How to win your fantasy football league, by our data scientists

How to win your fantasy football league, by our data scientists

It’s been a while, but football is back. And with the imminent restart of the Premier League comes a return to action not just for players and fans, but for 7 million fantasy football managers too. With only a handful of weeks left in the season, there’s not much time to climb the league table.

So what’s the best way to pick up points fast? Frontier’s data scientists have crunched the numbers to provide the answers: which strategy to follow to catch your league leader, and which players to pick to do it.

The busiest managers can jump straight to the tips, but to any budding data scientist, please do feel free to interrogate our data analysis in the Data Deep Dive further below – and let us know what you think!

The best strategy?

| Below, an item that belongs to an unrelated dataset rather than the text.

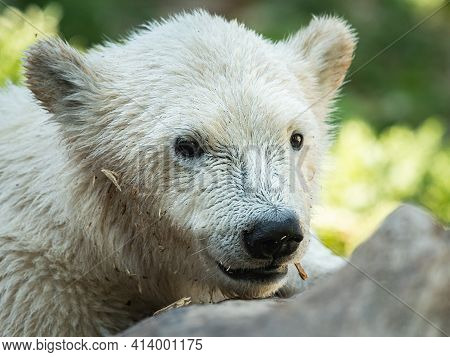 Portrait Of A Young Polar Bear (ursus Maritimus) In A Zoo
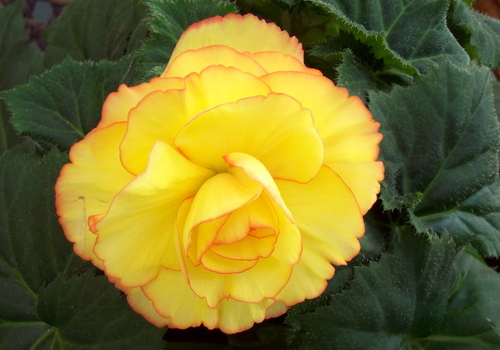 Yellow_begonia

Gamble on mavericks

Let’s start by stating the obvious: to overtake the manager at the top of your league, you’ll need to pick different players to them. ‘Differential’ players, as they’re known in the fantasy football community, are key to success. But what type of players should you pick?

Those with a high average points tally might seem an easy starting point. But with a battery of statistics on player performance available online, it’s unlikely there’ll be a pool of untapped, high-scoring players that have not already been snapped up by other managers.

So, with only a few weeks left, it’s time to roll the dice: if you want to move up the table, our experts suggest you pick maverick players with a high volatility of points. From a statistical point of view, gambling on mercurial players that have the capability of bagging super-high points totals is the most attractive strategy for the chasing pack at this stage of the season.

To explain why, here’s an example:

'Fatter tails': How mavericks can help you catch up

Picture the scene: it’s crunch time in your mini-league. To have any chance of catching the leader before the season ends, you need one of your differential players to score at least 12 points in the next Gameweek.

You scan your squad for players that the leader doesn’t have. Who might bring in the points you need? You spot David Silva, the safe bet. Silva has been a solid pick, with consistent returns of 4 to 8 points most weeks. Sure, this gradual accumulation has helped you stay within touching distance of the top. But time is running out, and gradual accumulation won’t help you now – will Silva score the 12 points you need this week?

Your attention turns to Paul Pogba, the maverick. He only bagged 2 points at home to Crystal Palace, but then scored twice away at Burnley and notched up a heavenly 13 points. He’s inconsistent, but wouldn’t Pogba be more likely than Silva to score those crucial 12 points?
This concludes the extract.